November 2014
Author of two book-length narrative poems, THE ADVENTURE and HAPPINESS, both published by Story Line Press. Other poems in print and online journals. Adjunct professor creative writing George Washington University.
Signor B.
I am condemned to interview my nightmares;
to maintain a correct, mildly supplicant pose
as long as the tape is running.
By now I should myself be interviewed,
throwing out misdirections, obiter dicta,
apothegms, charm. Being solid, meaning something,
which I could then evade, deny, and mock.
My only consolation is that while
I ask the questions I am safe from the answers,
enjoying a privileged, tourist status
in a world of contempt I subtly enfold in my own.
As now, beneath an awning
on a street of awnings and tables,
where diminutive cars jockey
around an enormous fountain with gods and nymphs,
and the driver of a scooter leans and snags
a purse from a shoulder, then speeds professionally off,
and the waiter sets down my subject’s
Pernod and Pellegrino and, more sloppily, mine.

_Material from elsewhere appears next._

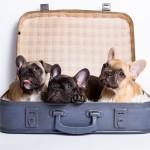 de drie pups uit ons A-nest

Immaculate and formal in this heat,
unable to choose among
the venom, condescension, and detachment
my interviewees adopt, Signor B.
employs the third of these, describing
his bombing of a train station in the Seventies;
the second when, inevitably,
I ask about innocent lives. “No one is innocent,”
he says. “The point of terror
is that it proclaims a new Law, even a new calendar.
People will live henceforth by its demands
or join those who were killed as an example.”
He admits to a certain ambivalence
about suicide bombers. “On the one hand,
courage, of course, commitment;
on the other, they are after all – ”
(he grins affably) “Semites.
Hysterics. Some of my friends
have found in Islam a spiritual home
and political point d’appui; I resist this option.”
“The virgins don’t attract you,” I say. He shrugs:
“Narcissism … a typical
(if I may say so) confusion
of private and collective salvation.
The new world is not merely built
upon the ruins of the old, it is those ruins,
which those who made should rule. My own
few years in prison were an inconvenience,
not a martyrdom.”
I ask what his guiding principle
and that of his like-minded friends is now.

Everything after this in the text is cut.